Police patrol the airport upon the arrival of Zimbabwean Nationals deported from the United Kingdom, at Robert Mugabe International airport in Harare, Thursday, July 22, 2021.
Police patrol the airport upon the arrival of Zimbabwean Nationals deported from the United Kingdom, at Robert Mugabe International airport in Harare, Thursday, July 22, 2021. (AP)

The first batch of dozens of Zimbabweans deported from the UK, have landed in the southern African country. Some of them had been in the UK for decades and were forced to leave their families behind to begin an uncertain future in their country of origin. 

Rights groups and politicians in Britain pressured the UK government to stop the deportations, arguing that the deportees are at risk of persecution in Zimbabwe. Member of Parliament Stephen Farry called the immigration laws ‘draconian’.

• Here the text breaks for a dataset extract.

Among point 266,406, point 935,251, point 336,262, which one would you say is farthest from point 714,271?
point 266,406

Those deported, and those awaiting deportation, were convicted of committing crimes in Britain. They argue that the UK has a right to deport foreigners who commit crimes after they serve their sentences. 

Fourteen of the deportees arrived at the airport on Thursday in the capital Harare, and were quickly put into waiting buses to go to a quarantine center where they will stay for 10 days before they can rejoin their families.

Initially 50 people were planned to be deported but only 14 of them were on board when the flight took off from London’s Stansted airport. 

It is partly due to the coronavirus outbreak in the detention centre as well as the last-minute legal challenges posed by the human rights lawyers trying to stall the deportations.

Although there are no exact figures, thousands left Zimbabwe for the UK, its former coloniser, to escape a biting political and economic crisis at the turn of the century. Many Zimbabweans whose bids for asylum were rejected by Britain also face deportation.

The UK Home Office described the deportation in a statement as "a landmark and historic agreement to return foreign national offenders".

Home Secretary Priti Patel said the Zimbabweans "committed murder, rape and other despicable crimes."

It is the first mass deportation flight to Zimbabwe for many years and marks the start of a planned ‘summer season’ of charter flight deportations to countries including Vietnam and Jamaica that the Home Office is planning in the coming weeks.

Apart from those in the UK facing deportation, many migrants and refugees face harsher treatment by the toughened restrictions on migrants by Home Secretary Priti Patel. 

The Nationality and Borders Bill which was introduced by Patel, passed in parliament on Tuesday. The bill gives UK border forces the right to turn back migrant boats on the Channel between the UK and France and to use “reasonable force, if necessary”. 

The legislation also makes it a criminal offence to arrive in the UK without permission, with a maximum sentence for those entering the country unlawfully increasing from six months to four years.

Under the law, people smugglers will face life sentences, up from the current maximum of 14 years.The legislation also gives power to the government to send migrants to an Australia-style off-shore migration centre, reportedly in Africa. 

The bill's unveiling comes as Britain's asylum system strains under the pressure of a record number of arrivals over the Channel. A total of nearly 6,000 migrants have made the dangerous crossing in the first six months of 2021.

The total number of 8,417 arrivals for the whole of 2020 is expected to be overtaken in the next two months if current trends continue.